Postby Richard Akindele » Sat Jul 29, 2006 2:26 am

Issuance of visa to Nigerians has long been a thorny issue especially given the increasing number of people migrating for various reasons and the way they are treated with contempt. That was why Minister of Foreign Affairs, Dr. Ngozi Okonjo-Iweala recently promised there will be a change in visa policies. In this report, Paul Ohia revisits the tale of woes, the success stories and the way forward.

Day in day out, Nigerians are buffetted with stories of travellers being denied visas for various reasons. It is against this background that the Minister of Foreign Affairs, Dr. Ngozi Okonjo-Iweala recently assured Nigerians that the trend would change.

Speaking a few days after her appointment in the foreign ministry, Okonjo-Iweala said she would press for a review of the processes for obtaining the visa of other countries to check the growing cases of Nigerian applicants being treated with contempt by some embassies and high commissions.

Prior to her statement, many complainants argued that Nigerians going for genuine business or for studies were often denied visa while those who have no good reason to travel perfected ways of deceiving the visa officers and once the result of this poor decision starts yielding fruits in terms of crimes perpetrated by those issued visa, other genuine seekers receive ugly treatment melted out by the visa officers.

In some cases, Nigerians have been found wanting. Desperation to escape poverty has led to attempts to travel with forged documents. In other cases, genuine applicants are wrongly turned down and embassy officials have instead been the culprits.

Scandals

Some cases of denials have been linked to scandals that have more to do with the officers at the embassies than Nigerian travelers. Recently, Switzerland was battling with different levels of visa scandals in Nigeria and other countries. Allegations ranging from sex-for-visas scandal to money laundering continued rocking Swiss diplomatic posts until advertisements were placed by the government in the Swiss press searching for a visa ombudsman to control visa practices in Swiss consular departments.

Investigations at the United Kingdom (UK) immigration office was quite revealing. British Members of Parliament (MPs) who came to Nigeria to research their reports saw fake British electricity bills purchased by would-be migrants at street markets and submitted to the British authorities as evidence to support visa applications.

There were also allegations that touts blocked the telephone lines issued by the British High Commission for visa seekers to schedule appointments. This was appropriately replaced with courier service booking by the Director of visa services Chris Dix and the improvement has been remarkable.

==*==

→ Task requirements
**a)** List every person named in the visa report.
**b)** According to the visa report, what replaced the telephone lines that visa seekers used to schedule appointments with the British High Commission?
**c)** Rewrite the visa report from "Day in day out, Nigerians" through "trend would change.", changing "trend" to "situation".

→ Provided data
==*==

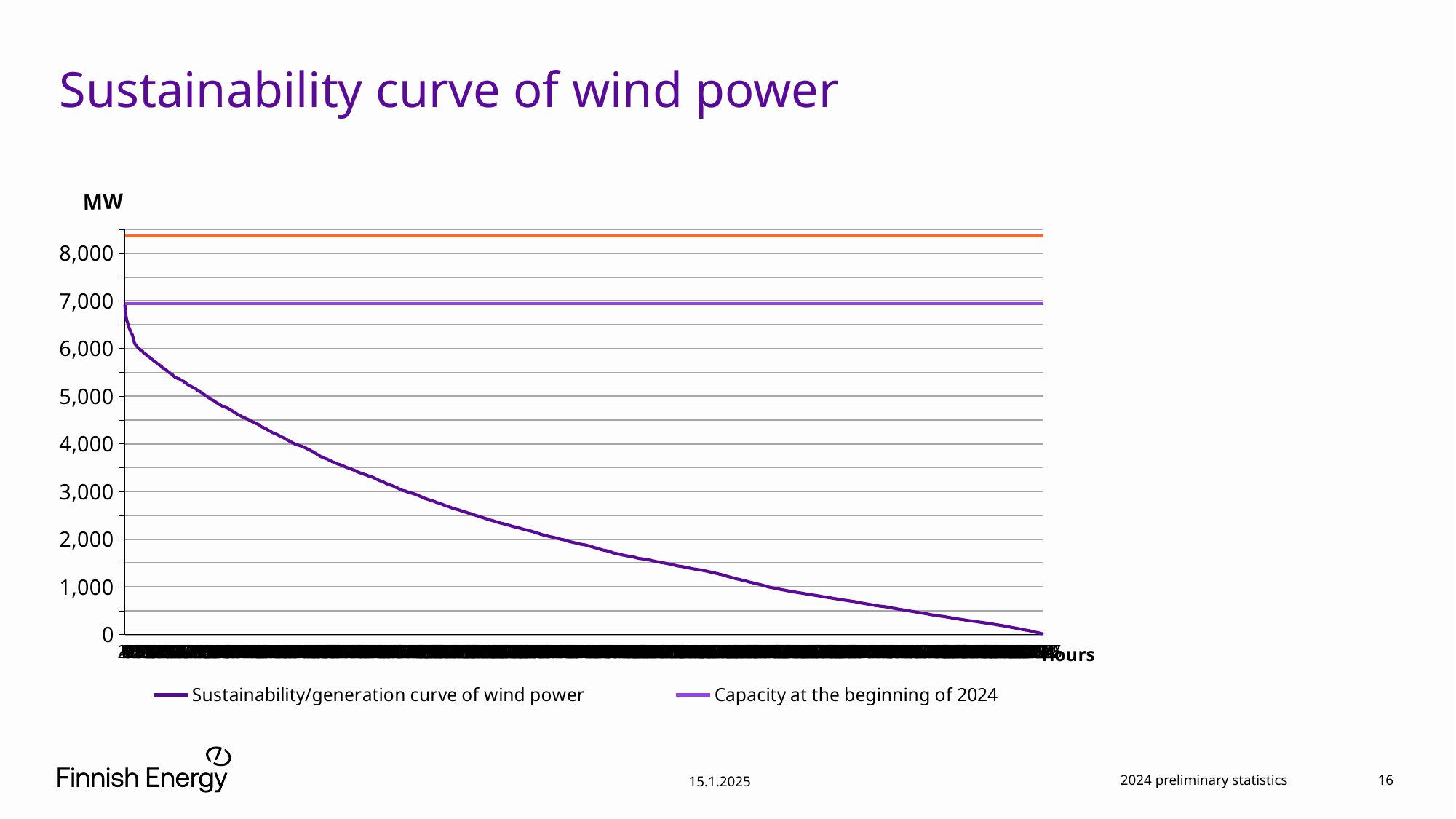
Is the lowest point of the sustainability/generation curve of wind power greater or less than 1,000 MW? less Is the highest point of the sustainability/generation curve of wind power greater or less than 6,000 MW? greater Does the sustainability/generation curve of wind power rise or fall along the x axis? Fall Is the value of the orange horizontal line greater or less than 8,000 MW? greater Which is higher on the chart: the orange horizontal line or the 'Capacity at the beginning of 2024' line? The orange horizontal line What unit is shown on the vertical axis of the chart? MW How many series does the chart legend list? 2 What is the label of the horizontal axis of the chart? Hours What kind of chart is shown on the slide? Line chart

==*==

→ Task results
**a)** Richard Akindele, Ngozi Okonjo-Iweala, Paul Ohia, Chris Dix

**b)** Courier service booking

**c)**
Day in day out, Nigerians are buffetted with stories of travellers being denied visas for various reasons. It is against this background that the Minister of Foreign Affairs, Dr. Ngozi Okonjo-Iweala recently assured Nigerians that the situation would change.